At the same time, the drills have been a hot topic for years. In 2018, with much of Washington opposed, they were downgraded to computerized simulations as a way to build trust during the denuclearization talks between President Donald Trump and North Korean Chairman Kim Jong Un. Those talks collapsed in 2019, primarily over Trump’s refusal to lift U.S. sanctions in return for a partial shut down of the North’s nuclear infrastructure.
This year, with North Korea regularly testing its long-range missiles, the new presidents in Washington and Seoul, Joe Biden and Yoon Suk Yeol, decided to resume the real-life exercises. The air, land, and sea drills, which in the past have mobilized around 50,000 South Korean and 17,500 U.S. soldiers, began on August 22 and wind up on September 1.
Sadly, the discrepancies in coverage reflect old patterns going back to the early days of the Cold War.
Editorial staffs of major U.S. newspapers and cable news shows (and now, Twitter’s upstart crew) are steeped in Cold War mythologies about the Korean War and largely reflect the viewpoint of Washington’s national security community.
Currently, both parties see in the North a determined and dangerous long-term foe, and in the South a reluctant ally torn between loyalty to the United States and its expansive economic ties with China, America’s new nemesis. In this world, there is little room for coverage of South Korean trade unionists, leftists, and progressives who stand against the American consensus.
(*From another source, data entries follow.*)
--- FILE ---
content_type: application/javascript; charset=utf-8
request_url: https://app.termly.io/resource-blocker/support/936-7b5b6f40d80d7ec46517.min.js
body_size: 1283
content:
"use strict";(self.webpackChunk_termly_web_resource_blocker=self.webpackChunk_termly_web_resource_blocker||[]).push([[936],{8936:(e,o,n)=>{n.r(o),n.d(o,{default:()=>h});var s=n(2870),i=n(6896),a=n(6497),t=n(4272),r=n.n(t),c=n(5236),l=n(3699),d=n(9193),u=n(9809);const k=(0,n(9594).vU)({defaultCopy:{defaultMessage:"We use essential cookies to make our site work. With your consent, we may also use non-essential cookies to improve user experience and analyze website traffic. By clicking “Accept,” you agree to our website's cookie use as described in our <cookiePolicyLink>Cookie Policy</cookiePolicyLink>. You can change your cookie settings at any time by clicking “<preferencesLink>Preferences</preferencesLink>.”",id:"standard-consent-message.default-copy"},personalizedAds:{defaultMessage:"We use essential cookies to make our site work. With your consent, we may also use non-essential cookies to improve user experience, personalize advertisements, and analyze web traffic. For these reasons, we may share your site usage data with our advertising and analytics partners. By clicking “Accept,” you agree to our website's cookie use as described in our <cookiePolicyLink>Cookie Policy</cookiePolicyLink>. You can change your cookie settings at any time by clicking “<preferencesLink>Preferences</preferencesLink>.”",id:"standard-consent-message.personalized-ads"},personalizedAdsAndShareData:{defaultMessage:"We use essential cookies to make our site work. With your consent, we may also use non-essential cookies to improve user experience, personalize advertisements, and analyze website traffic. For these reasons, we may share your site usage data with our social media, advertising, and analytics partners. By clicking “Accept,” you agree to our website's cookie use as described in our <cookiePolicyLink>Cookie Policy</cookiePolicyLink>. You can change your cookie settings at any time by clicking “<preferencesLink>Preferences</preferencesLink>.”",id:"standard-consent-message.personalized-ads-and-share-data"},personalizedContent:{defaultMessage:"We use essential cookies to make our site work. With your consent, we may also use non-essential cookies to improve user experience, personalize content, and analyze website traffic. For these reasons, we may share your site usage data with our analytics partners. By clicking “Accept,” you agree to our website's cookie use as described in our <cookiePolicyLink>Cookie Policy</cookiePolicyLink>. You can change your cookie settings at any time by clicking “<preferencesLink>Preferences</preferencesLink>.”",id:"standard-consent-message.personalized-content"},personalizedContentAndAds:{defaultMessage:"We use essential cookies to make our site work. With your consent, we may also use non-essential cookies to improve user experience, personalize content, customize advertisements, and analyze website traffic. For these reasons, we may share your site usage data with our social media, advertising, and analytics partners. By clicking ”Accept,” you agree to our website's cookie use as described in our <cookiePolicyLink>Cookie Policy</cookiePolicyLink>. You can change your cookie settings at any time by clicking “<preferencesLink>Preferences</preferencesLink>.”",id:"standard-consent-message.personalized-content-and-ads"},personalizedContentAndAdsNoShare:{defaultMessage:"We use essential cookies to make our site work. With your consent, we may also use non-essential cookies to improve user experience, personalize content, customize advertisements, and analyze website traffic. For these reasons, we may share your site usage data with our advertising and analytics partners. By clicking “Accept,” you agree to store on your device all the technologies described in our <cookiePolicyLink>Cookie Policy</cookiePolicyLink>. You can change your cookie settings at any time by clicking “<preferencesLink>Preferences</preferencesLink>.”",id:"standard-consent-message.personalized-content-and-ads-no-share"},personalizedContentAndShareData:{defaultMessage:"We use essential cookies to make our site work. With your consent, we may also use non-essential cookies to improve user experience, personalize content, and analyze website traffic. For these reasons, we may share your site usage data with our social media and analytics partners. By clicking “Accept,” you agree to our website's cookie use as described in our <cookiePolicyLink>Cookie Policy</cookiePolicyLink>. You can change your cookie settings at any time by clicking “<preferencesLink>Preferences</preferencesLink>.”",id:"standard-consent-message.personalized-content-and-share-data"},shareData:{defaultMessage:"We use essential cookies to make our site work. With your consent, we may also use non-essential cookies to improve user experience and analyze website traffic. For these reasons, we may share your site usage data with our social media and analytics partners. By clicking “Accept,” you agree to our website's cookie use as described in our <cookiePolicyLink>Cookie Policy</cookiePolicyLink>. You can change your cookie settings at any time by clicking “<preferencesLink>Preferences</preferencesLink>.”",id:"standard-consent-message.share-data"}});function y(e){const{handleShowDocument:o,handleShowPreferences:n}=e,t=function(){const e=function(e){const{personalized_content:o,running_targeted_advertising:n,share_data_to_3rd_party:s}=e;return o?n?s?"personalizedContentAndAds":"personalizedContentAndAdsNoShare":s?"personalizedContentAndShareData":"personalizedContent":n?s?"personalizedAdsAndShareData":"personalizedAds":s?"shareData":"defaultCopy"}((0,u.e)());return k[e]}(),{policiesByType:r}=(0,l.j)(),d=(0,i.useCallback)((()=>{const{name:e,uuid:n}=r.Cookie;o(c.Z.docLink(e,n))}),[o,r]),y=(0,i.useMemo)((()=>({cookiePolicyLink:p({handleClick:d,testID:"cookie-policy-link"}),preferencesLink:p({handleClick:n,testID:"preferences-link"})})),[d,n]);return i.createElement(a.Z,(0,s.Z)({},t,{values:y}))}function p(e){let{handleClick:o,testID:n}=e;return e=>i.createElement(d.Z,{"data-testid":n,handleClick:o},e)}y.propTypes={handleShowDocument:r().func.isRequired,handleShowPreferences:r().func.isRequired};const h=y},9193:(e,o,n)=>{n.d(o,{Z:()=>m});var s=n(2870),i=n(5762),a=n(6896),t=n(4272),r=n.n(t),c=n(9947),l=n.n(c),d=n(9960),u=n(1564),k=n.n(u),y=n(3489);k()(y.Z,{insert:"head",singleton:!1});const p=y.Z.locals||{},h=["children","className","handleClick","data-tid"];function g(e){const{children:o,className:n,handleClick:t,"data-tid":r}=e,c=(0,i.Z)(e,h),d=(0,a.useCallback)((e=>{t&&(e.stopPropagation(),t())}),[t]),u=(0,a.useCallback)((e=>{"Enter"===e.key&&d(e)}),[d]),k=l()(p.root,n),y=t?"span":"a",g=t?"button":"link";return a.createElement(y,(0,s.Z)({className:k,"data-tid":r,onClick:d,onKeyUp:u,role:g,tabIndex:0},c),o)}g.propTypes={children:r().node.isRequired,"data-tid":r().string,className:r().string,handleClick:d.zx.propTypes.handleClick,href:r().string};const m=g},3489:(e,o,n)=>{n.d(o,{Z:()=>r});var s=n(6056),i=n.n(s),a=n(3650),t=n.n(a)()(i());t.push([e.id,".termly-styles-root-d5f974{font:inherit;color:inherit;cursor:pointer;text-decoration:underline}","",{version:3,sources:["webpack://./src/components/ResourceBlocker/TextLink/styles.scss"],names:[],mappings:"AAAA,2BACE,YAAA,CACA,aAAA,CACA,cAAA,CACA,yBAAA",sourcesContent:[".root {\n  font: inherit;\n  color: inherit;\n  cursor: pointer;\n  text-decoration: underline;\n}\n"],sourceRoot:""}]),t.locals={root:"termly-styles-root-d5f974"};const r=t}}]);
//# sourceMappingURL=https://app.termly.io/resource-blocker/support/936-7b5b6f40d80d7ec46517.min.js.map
That mindset was recently on display at the Post when it praised South Koreans for electing Yoon, an inexperienced conservative hawk who said during his campaign that he might consider a pre-emptive strike on North Korea “to protect peace” on the peninsula. “South Korea makes a welcome turn toward the U.S. — just when it is really needed,” the headline crowed. The Post editorial also took a nasty swipe at former President Moon Jae-in, parroting right-wing talking points that he had “consciously” played down North Korea’s human rights record and “balked” at adding new batteries to the American THAAD missile deployment that has drawn Beijing’s ire.
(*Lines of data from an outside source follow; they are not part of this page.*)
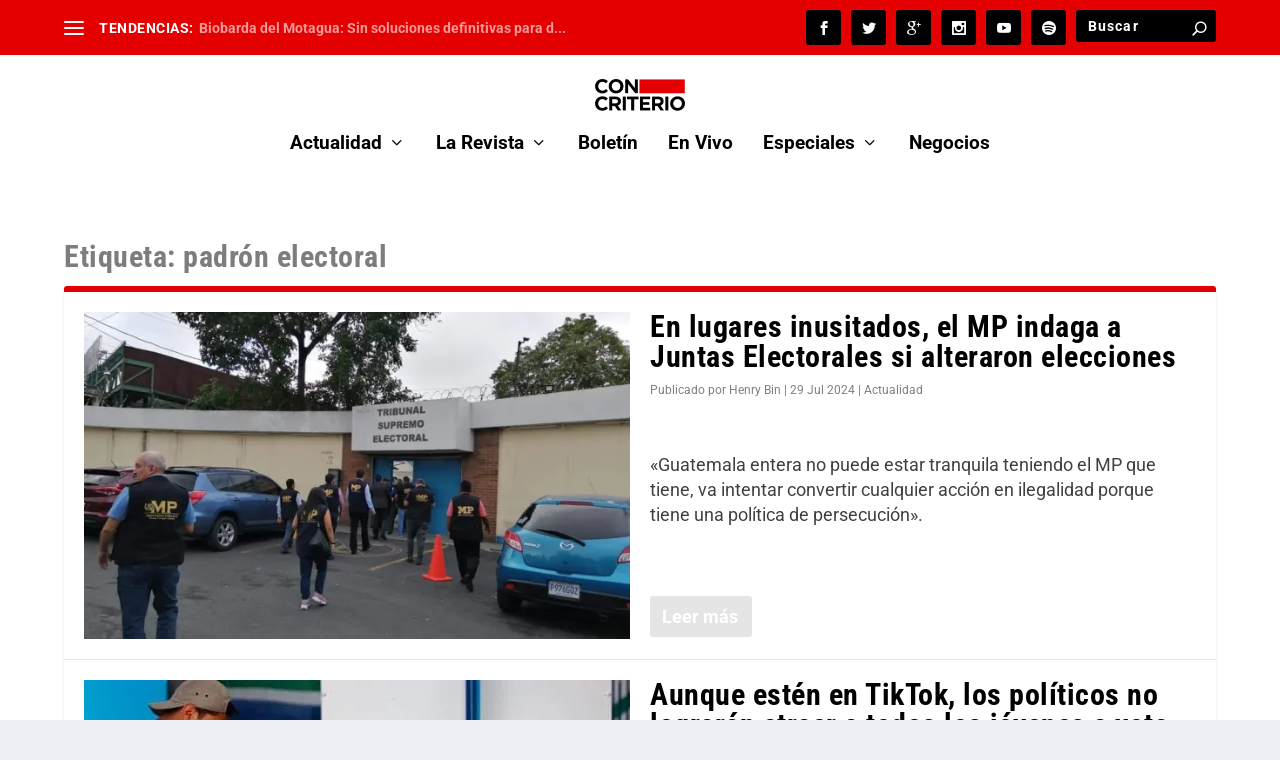

--- FILE ---
content_type: text/html; charset=utf-8
request_url: https://www.google.com/recaptcha/api2/aframe
body_size: 184
content:
<!DOCTYPE HTML><html><head><meta http-equiv="content-type" content="text/html; charset=UTF-8"></head><body><script nonce="WLNsMW3zr3k9BxhNZyoQsA">/** Anti-fraud and anti-abuse applications only. See google.com/recaptcha */ try{var clients={'sodar':'https://pagead2.googlesyndication.com/pagead/sodar?'};window.addEventListener("message",function(a){try{if(a.source===window.parent){var b=JSON.parse(a.data);var c=clients[b['id']];if(c){var d=document.createElement('img');d.src=c+b['params']+'&rc='+(localStorage.getItem("rc::a")?sessionStorage.getItem("rc::b"):"");window.document.body.appendChild(d);sessionStorage.setItem("rc::e",parseInt(sessionStorage.getItem("rc::e")||0)+1);localStorage.setItem("rc::h",'1769091223573');}}}catch(b){}});window.parent.postMessage("_grecaptcha_ready", "*");}catch(b){}</script></body></html>

--- FILE ---
content_type: text/css
request_url: https://concriterio.gt/wp-content/et-cache/28815/et-core-unified-cpt-deferred-28815.min.css?ver=1768263666
body_size: 1219
content:
.et-db #et-boc .et-l .et_pb_section_0_tb_footer{padding-bottom:0px}.et-db #et-boc .et-l .et_pb_section_0_tb_footer.et_pb_section{background-color:#d01e29!important}.et-db #et-boc .et-l .et_pb_row_0_tb_footer,.et-db .page #et-boc .et-l .et_pb_row_0_tb_footer.et_pb_row,.et-db .single #et-boc .et-l .et_pb_row_0_tb_footer.et_pb_row{width:100%}.et-db #et-boc .et-l .et_pb_text_0_tb_footer.et_pb_text{color:#FFFFFF!important}.et-db #et-boc .et-l .et_pb_text_0_tb_footer{font-weight:700}.et-db #et-boc .et-l .et_pb_text_0_tb_footer h1{font-weight:700;text-transform:uppercase;color:#000000!important;line-height:1.5em;text-align:left}.et-db #et-boc .et-l .et_pb_text_1_tb_footer.et_pb_text{color:#000000!important}.et-db #et-boc .et-l .et_pb_text_1_tb_footer h1{font-weight:300;color:#FFFFFF!important;line-height:1.5em;text-align:left}.et-db #et-boc .et-l .et_pb_text_3_tb_footer h5,.et-db #et-boc .et-l .et_pb_text_4_tb_footer h5{font-size:12px}.et-db #et-boc .et-l .et_pb_row_0_tb_footer.et_pb_row{padding-left:50px!important;margin-left:auto!important;margin-right:auto!important;padding-left:50px}@media only screen and (max-width:767px){.et-db #et-boc .et-l .et_pb_row_0_tb_footer.et_pb_row{margin-left:0px!important}}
For America’s papers of record, the failure to cover South Korea’s progressive left also reflects a failure of nerve. The KCTU and People’s Solidarity that organized this month’s antiwar demonstration have deep roots in the democratic movement of the late 1980s, when years of struggle culminated in the massive demonstrations of 1987 that forced the pro-U.S. generals who had ruled the South for 26 years to step aside.
During that tumultuous era, both the Times and the Post offered extensive (and often outstanding) coverage of dissidents and government repression. But in recent years, they have been far more interested in covering North Korean defectors and warning the public (repeatedly) about a possible underground nuclear test than exploring the complex internal politics of South Korea.
Ironically, these papers are better prepared now to cover Korea than any time in the past 40 years. Since 2020, they have built large bureaus in South Korea and relocated their Asian news hubs from Hong Kong to Seoul, giving them an opportunity for first-class coverage of perhaps the most dynamic country in Asia. “Looking at a five, 10, 20 year horizon, [Seoul] just feels like it’s right in the middle of the action,” Stephen Dunbar-Johnson, the Times’sinternational president, recently told the Korea Joongang Daily.
But in this coverage, the opinions and views of all Koreans need to be heard. That is particularly true when dealing with an issue as critical as the U.S.-Korean alliance, which President Biden has called “a linchpin of peace, stability, and prosperity” but many Koreans now view as a barrier to their country’s future.